In these days of mosfets, "ultra durable" designs, and solid state capacitors, what should I be looking for as far as components that fail?

The majority of the time when i try to start it's just the psu rails powering on fans, etc and the video doesn't even come up before it powers down, then restarts. It seems like a slightly longer power-off state will allow me to occasionally enter the bios or see the post screen, but I've not yet achieved a full boot from that.

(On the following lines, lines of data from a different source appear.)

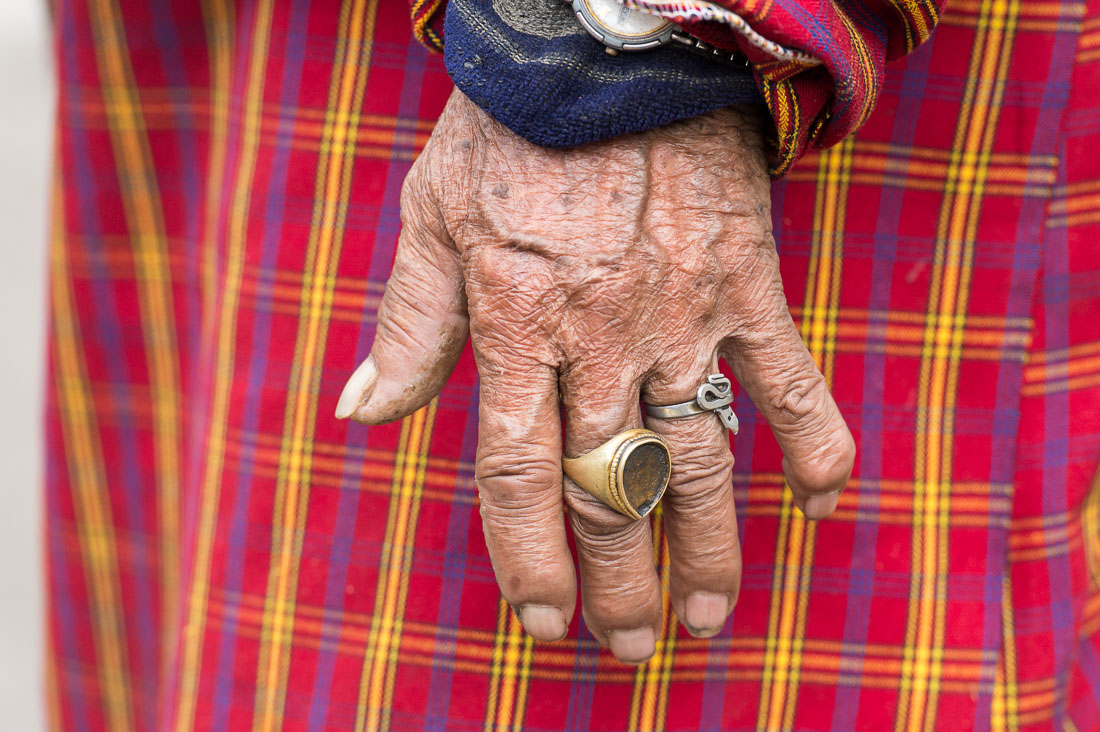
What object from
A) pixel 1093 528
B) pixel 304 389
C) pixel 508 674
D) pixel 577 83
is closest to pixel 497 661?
pixel 508 674

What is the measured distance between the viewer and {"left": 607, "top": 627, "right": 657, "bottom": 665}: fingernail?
76 cm

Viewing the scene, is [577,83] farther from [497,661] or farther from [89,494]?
[89,494]

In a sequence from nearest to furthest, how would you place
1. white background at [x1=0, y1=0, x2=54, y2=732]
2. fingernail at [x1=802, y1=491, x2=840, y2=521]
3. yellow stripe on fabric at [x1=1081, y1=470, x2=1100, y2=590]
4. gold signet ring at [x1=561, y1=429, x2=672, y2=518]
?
gold signet ring at [x1=561, y1=429, x2=672, y2=518] → fingernail at [x1=802, y1=491, x2=840, y2=521] → yellow stripe on fabric at [x1=1081, y1=470, x2=1100, y2=590] → white background at [x1=0, y1=0, x2=54, y2=732]

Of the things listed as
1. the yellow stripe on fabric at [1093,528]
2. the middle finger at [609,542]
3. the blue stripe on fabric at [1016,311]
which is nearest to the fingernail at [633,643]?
the middle finger at [609,542]

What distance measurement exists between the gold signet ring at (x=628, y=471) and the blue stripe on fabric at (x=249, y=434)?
1.54 ft

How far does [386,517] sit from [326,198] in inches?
14.0

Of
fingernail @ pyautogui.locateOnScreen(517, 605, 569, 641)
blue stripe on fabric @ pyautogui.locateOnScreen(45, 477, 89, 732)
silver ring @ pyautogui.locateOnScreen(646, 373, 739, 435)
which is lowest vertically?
blue stripe on fabric @ pyautogui.locateOnScreen(45, 477, 89, 732)

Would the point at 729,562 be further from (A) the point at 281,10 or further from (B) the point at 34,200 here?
(B) the point at 34,200

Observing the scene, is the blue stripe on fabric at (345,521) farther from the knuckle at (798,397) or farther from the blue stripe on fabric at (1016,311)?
the blue stripe on fabric at (1016,311)

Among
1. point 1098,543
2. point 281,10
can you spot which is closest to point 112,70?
point 281,10

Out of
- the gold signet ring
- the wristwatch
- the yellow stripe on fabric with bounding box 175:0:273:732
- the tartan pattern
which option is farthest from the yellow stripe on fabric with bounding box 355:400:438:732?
the wristwatch

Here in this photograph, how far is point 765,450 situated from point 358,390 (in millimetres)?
465

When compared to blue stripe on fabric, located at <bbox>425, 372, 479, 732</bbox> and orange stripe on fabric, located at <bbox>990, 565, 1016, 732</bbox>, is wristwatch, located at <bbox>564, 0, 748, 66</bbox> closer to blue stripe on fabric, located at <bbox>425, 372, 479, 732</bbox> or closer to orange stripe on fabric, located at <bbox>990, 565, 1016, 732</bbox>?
blue stripe on fabric, located at <bbox>425, 372, 479, 732</bbox>

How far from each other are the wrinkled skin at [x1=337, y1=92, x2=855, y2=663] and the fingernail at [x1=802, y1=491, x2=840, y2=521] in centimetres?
1
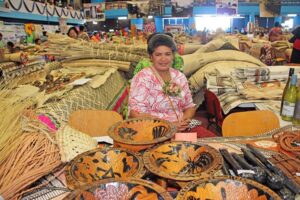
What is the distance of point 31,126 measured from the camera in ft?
4.65

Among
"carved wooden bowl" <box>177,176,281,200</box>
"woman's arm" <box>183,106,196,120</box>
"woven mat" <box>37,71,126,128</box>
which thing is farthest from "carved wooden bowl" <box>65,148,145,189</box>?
"woman's arm" <box>183,106,196,120</box>

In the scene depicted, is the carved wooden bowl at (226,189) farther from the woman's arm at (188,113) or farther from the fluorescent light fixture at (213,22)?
the fluorescent light fixture at (213,22)

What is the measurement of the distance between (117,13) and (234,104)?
15.1m

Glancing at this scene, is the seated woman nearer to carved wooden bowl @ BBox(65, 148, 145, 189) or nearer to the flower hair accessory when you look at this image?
the flower hair accessory

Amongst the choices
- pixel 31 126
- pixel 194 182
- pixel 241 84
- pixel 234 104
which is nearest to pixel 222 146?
pixel 194 182

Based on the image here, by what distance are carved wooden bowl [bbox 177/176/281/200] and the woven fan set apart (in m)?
0.58

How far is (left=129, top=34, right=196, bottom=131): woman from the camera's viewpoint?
92.9 inches

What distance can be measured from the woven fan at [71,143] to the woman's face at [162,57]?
3.57 ft

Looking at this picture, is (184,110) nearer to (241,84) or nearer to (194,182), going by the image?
(241,84)

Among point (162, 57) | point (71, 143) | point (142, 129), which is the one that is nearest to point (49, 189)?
point (71, 143)

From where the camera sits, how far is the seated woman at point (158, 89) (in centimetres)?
236

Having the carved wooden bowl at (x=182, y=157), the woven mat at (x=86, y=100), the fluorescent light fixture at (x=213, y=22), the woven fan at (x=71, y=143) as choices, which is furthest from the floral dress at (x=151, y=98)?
the fluorescent light fixture at (x=213, y=22)

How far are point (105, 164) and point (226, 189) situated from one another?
1.72 ft

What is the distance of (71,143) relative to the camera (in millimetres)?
1354
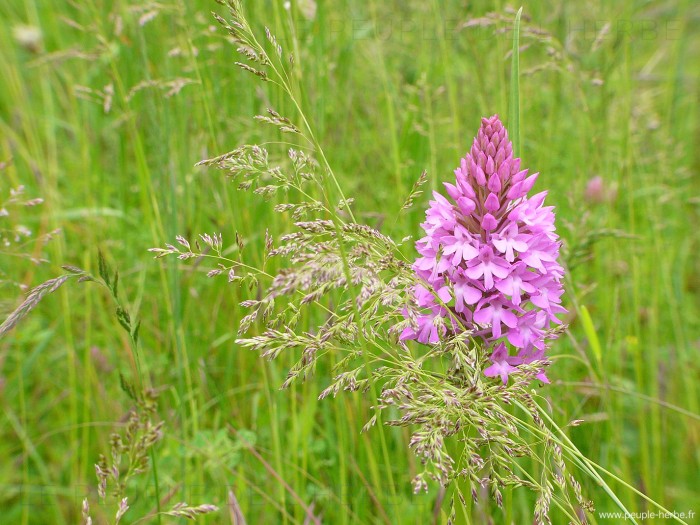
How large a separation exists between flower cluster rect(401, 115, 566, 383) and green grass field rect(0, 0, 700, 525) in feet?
0.82

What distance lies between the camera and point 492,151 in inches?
43.3

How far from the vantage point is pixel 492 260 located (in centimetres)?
104

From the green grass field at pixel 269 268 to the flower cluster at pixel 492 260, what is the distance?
0.82ft

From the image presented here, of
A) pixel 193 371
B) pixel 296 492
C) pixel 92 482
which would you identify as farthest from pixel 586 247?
pixel 92 482

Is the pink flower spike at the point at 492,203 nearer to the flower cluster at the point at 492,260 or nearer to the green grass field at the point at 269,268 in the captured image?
the flower cluster at the point at 492,260

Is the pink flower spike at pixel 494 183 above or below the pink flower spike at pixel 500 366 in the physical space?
above

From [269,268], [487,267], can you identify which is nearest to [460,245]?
[487,267]

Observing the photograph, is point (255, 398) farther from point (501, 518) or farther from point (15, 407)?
point (15, 407)

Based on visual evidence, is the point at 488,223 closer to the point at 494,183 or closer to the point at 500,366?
the point at 494,183

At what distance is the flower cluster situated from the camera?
3.40 feet

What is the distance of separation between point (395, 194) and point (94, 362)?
1156mm

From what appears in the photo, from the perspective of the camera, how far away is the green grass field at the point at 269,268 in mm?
1635

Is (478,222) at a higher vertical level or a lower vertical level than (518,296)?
higher

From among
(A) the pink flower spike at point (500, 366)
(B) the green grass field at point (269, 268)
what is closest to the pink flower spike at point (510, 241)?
(A) the pink flower spike at point (500, 366)
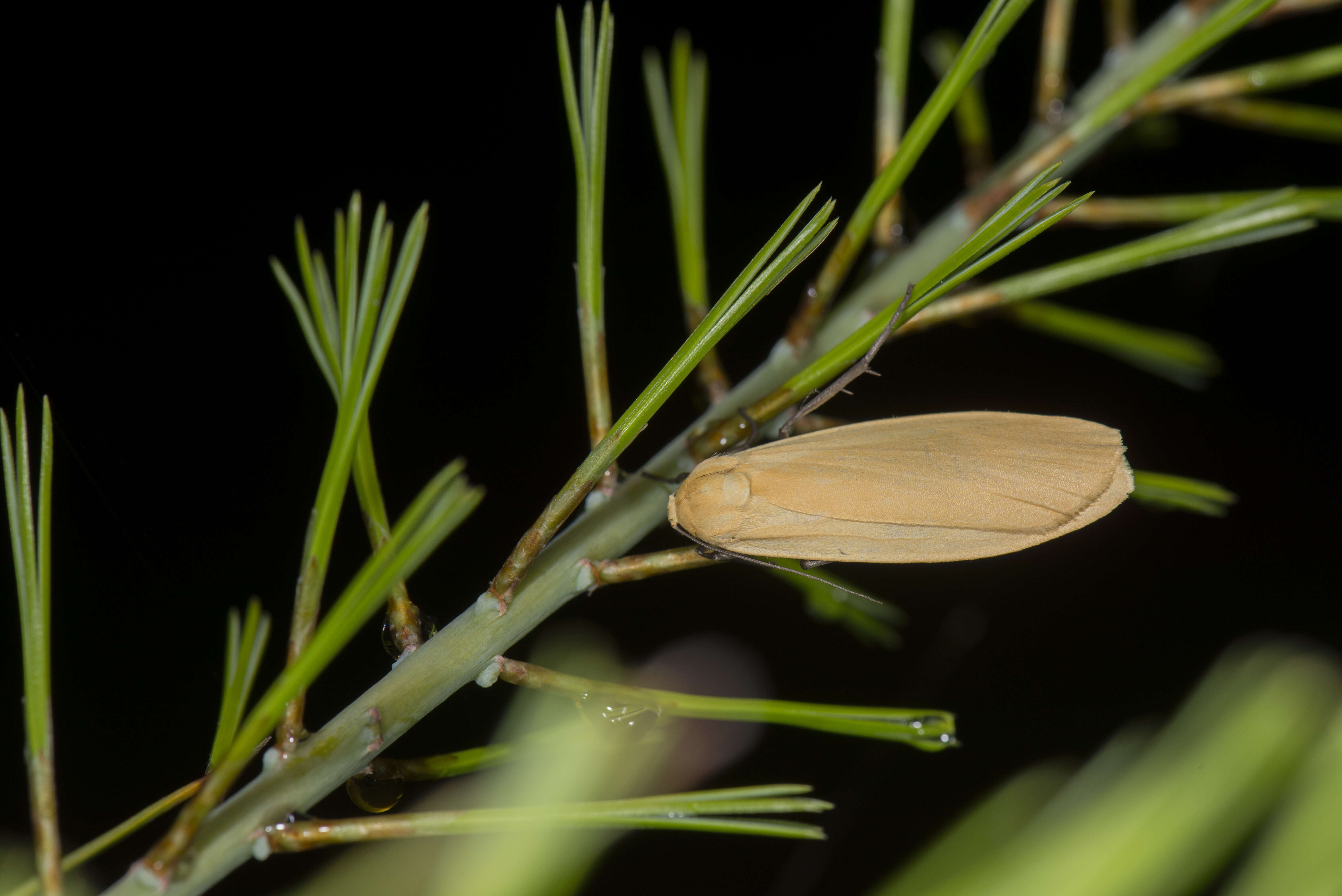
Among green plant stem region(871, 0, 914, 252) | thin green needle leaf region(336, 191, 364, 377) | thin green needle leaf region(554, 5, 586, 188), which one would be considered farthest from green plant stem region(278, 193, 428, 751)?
green plant stem region(871, 0, 914, 252)

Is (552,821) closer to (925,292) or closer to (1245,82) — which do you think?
(925,292)

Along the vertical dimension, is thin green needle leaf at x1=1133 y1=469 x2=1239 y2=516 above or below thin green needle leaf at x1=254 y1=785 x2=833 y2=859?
above

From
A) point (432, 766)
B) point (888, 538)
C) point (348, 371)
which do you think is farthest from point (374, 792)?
point (888, 538)

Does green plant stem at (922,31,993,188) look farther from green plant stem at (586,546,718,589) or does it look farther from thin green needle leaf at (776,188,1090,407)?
green plant stem at (586,546,718,589)

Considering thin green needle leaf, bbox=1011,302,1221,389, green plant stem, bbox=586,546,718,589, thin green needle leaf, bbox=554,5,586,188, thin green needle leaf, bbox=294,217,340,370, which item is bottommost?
green plant stem, bbox=586,546,718,589

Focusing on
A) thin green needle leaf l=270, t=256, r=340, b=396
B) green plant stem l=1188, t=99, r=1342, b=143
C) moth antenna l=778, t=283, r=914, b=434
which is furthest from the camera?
green plant stem l=1188, t=99, r=1342, b=143

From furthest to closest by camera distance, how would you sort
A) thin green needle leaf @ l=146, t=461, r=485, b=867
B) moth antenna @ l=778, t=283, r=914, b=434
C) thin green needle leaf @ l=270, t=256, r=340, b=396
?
1. thin green needle leaf @ l=270, t=256, r=340, b=396
2. moth antenna @ l=778, t=283, r=914, b=434
3. thin green needle leaf @ l=146, t=461, r=485, b=867

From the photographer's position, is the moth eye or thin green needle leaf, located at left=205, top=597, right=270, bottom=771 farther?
the moth eye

There has long been a dual-boot issue with the ga-p67a-ud4-b3 where restarting it would sometimes cause a very short no-POST half boot (you'd see/hear the psu, fans, water cooling pump power up but it wouldn't even enter bios) followed by a brief power-down and then a full boot. This current bootloop is mostly like it's doing that over-and-over and not posting. I did find some people talking about the gigabyte dual-bios setup sometimes causing odd issues and looked up info about copying slave to master bios, but the symptoms being on the boarder between hardware-like and bios-like but without sustained uptime makes me really hesitant to try overwriting any bios files.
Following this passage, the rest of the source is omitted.